- _Exercise directions_: In the excerpt on how the FDIC evaluates merger applications, what does the FDIC state as its intent and purpose?

** Opening Excerpt provided block **

III. Evaluation of Merger Applications

    The FDIC's intent and purpose is to foster and maintain a safe, 
efficient, and competitive banking system that meets the needs of the 
communities served. With these broad goals in mind, the FDIC will apply 
the specific standards outlined in this Statement of Policy when 
evaluating and acting on proposed merger transactions.

Competitive Factors

    In deciding the competitive effects of a proposed merger 
transaction, the FDIC will consider the extent of existing competition 
between and among the merging institutions, other depository 
institutions, and other providers of similar or equivalent services in 
the relevant product market(s) within the relevant geographic 
market(s).
    1. Relevant geographic market. The relevant geographic market(s)

** Closing Excerpt provided block **
** Opening Given information block **

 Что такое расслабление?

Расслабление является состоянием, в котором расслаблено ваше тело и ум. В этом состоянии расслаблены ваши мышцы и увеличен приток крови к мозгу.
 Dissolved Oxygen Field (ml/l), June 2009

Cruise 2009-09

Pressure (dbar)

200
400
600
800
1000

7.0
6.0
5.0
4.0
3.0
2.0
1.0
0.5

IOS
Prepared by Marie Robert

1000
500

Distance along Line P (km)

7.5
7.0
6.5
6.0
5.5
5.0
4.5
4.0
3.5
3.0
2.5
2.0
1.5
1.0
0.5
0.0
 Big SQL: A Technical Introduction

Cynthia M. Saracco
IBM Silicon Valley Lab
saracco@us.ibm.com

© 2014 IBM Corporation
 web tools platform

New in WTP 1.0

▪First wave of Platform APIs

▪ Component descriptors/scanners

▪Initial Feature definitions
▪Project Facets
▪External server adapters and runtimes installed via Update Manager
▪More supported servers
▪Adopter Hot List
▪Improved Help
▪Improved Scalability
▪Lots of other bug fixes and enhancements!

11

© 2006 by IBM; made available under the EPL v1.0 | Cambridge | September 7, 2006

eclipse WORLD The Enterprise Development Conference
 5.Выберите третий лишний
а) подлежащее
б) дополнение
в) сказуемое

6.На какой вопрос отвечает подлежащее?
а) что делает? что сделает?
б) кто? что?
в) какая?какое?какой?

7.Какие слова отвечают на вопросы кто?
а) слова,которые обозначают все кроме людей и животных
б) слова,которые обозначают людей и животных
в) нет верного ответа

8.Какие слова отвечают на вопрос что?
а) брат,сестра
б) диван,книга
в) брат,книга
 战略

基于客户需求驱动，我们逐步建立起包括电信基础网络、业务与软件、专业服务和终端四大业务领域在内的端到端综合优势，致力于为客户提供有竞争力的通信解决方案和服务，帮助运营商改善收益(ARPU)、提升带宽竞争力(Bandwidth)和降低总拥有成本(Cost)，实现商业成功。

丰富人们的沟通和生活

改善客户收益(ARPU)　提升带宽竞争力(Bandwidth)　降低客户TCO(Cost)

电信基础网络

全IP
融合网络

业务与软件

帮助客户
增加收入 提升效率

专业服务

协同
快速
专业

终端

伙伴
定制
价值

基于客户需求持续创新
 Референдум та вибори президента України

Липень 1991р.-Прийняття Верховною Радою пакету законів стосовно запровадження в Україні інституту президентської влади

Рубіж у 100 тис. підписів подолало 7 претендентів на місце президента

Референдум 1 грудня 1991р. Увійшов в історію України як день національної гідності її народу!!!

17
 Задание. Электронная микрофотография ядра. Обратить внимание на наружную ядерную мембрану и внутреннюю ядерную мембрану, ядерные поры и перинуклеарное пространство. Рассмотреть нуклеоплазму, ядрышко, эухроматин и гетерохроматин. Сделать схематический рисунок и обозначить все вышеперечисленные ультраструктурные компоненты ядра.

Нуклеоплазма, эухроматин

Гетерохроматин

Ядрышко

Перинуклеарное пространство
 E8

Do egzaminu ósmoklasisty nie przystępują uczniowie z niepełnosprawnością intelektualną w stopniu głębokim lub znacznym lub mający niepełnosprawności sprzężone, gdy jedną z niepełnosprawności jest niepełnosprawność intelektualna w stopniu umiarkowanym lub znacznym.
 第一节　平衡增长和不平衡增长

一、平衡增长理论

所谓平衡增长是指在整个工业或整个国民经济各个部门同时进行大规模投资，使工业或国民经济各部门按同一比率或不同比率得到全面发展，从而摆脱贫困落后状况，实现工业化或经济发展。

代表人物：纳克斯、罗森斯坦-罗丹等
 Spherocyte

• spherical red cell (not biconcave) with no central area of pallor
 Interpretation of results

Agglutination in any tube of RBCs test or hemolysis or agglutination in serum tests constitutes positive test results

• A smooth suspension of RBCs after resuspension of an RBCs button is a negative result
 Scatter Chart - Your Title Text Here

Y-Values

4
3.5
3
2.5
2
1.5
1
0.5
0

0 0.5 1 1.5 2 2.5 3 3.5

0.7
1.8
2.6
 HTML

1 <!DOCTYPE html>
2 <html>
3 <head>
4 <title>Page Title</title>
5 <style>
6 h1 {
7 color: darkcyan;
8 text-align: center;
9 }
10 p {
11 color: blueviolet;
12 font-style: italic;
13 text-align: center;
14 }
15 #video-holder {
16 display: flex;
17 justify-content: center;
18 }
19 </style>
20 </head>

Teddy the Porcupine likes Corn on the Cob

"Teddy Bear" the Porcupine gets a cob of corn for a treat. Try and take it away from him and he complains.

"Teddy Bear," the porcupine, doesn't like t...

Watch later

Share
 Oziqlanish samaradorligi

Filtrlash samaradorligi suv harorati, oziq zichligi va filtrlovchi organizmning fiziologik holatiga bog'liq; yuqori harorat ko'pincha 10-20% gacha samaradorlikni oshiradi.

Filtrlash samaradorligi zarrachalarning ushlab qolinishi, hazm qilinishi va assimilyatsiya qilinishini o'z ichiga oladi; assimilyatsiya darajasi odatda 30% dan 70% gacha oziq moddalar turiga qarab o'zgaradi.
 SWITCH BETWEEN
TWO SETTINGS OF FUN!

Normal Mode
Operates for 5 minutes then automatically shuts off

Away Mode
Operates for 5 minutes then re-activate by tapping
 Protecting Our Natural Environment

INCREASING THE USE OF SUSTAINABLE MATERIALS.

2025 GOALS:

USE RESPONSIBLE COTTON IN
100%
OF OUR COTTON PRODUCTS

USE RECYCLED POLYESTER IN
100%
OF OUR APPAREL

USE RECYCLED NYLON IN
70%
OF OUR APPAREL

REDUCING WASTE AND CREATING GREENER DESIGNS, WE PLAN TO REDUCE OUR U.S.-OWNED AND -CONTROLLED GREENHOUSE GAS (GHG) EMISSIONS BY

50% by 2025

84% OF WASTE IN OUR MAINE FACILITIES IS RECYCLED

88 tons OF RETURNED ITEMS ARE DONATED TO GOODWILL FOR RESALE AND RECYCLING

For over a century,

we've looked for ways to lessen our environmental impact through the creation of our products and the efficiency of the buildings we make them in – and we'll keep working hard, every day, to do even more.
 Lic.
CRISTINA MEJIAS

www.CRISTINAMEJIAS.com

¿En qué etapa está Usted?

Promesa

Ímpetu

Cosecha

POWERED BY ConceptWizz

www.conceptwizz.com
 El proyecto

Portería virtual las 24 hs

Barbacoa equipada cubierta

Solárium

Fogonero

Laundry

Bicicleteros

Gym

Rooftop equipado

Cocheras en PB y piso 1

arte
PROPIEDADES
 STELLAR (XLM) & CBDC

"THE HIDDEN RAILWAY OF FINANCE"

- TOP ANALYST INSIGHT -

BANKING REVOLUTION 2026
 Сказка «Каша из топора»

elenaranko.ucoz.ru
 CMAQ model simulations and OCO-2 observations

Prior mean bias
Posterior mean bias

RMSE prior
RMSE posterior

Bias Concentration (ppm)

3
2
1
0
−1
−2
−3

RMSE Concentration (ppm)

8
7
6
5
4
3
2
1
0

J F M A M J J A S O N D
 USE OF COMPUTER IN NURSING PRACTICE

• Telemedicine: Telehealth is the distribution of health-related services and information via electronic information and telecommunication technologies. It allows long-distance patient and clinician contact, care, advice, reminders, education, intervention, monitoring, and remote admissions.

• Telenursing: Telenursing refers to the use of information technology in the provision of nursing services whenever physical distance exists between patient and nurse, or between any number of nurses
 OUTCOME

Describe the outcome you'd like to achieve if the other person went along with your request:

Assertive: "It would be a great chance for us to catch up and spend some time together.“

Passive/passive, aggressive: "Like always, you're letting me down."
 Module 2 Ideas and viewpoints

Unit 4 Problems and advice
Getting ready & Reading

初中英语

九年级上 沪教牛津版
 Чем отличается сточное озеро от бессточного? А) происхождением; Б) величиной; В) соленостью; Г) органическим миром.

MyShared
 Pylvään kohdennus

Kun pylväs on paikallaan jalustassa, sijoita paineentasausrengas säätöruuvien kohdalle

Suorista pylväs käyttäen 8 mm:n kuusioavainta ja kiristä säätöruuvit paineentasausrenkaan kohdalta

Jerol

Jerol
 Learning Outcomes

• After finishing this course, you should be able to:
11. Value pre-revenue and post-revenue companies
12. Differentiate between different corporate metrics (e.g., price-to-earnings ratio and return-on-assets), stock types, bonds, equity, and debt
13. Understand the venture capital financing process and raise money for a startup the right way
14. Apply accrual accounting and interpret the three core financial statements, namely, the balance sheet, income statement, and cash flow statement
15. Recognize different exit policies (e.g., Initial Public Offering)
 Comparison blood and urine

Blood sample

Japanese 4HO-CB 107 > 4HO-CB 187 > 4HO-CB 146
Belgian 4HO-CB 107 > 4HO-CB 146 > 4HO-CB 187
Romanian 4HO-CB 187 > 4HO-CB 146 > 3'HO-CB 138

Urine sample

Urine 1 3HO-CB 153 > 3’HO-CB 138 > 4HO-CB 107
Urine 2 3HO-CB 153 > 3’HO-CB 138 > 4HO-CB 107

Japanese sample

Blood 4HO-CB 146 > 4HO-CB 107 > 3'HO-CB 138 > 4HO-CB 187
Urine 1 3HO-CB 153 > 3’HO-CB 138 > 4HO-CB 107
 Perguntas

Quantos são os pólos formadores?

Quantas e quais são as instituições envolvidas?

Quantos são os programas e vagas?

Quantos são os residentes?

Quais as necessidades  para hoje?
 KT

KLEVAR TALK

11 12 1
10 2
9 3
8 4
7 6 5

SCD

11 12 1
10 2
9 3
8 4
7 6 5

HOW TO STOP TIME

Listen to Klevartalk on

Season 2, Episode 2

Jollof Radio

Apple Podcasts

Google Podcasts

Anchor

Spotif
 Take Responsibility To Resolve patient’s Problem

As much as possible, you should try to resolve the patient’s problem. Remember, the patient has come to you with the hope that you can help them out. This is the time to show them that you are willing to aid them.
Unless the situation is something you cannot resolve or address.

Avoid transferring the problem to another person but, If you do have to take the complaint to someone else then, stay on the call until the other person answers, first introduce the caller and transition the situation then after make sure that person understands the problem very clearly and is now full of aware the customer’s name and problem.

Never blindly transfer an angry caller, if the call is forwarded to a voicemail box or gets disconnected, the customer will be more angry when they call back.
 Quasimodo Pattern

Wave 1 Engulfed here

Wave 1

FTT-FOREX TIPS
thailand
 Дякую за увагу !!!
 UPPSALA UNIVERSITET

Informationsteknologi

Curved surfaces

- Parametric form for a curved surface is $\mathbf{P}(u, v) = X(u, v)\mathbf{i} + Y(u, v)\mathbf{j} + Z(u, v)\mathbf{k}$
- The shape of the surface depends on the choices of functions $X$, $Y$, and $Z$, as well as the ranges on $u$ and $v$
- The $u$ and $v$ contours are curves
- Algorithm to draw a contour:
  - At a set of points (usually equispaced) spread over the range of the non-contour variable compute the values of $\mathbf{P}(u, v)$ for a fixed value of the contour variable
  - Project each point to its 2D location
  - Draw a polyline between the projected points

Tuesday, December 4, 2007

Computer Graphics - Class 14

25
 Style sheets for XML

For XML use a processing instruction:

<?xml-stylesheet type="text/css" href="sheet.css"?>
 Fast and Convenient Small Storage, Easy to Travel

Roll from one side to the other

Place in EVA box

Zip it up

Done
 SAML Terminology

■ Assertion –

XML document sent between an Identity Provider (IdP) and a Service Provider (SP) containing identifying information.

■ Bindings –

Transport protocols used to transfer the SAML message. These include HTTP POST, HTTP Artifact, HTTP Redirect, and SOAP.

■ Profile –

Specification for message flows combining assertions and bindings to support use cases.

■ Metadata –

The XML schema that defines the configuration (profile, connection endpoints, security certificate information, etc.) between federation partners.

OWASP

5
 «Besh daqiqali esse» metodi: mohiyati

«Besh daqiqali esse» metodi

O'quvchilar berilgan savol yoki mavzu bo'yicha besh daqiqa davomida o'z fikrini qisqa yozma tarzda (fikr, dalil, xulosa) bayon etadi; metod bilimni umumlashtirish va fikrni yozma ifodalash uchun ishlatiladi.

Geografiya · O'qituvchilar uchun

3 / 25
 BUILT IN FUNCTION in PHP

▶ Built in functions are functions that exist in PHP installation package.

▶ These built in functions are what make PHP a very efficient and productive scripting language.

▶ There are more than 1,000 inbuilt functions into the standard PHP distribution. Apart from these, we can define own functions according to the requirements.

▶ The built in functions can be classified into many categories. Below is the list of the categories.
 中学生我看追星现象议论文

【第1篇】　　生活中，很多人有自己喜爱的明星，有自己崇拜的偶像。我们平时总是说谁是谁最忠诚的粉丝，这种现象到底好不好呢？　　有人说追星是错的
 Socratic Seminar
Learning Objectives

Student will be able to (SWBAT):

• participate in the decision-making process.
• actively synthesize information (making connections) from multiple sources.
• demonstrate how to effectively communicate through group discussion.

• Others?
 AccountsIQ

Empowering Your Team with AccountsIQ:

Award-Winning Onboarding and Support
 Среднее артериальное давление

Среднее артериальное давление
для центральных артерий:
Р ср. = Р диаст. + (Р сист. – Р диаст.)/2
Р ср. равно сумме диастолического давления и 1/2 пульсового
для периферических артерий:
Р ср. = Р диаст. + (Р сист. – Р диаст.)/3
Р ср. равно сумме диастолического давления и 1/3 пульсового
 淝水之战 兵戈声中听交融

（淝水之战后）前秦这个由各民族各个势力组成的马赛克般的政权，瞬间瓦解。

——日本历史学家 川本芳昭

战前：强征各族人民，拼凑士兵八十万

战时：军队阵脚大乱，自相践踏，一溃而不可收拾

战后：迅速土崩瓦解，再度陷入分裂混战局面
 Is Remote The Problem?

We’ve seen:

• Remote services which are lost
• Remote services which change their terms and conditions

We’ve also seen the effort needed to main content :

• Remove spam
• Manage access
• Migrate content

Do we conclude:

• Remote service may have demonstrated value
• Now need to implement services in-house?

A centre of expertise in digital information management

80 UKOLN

** Closing Given information block **

- _Exercise result_: To foster and maintain a safe, efficient, and competitive banking system that meets the needs of the communities served.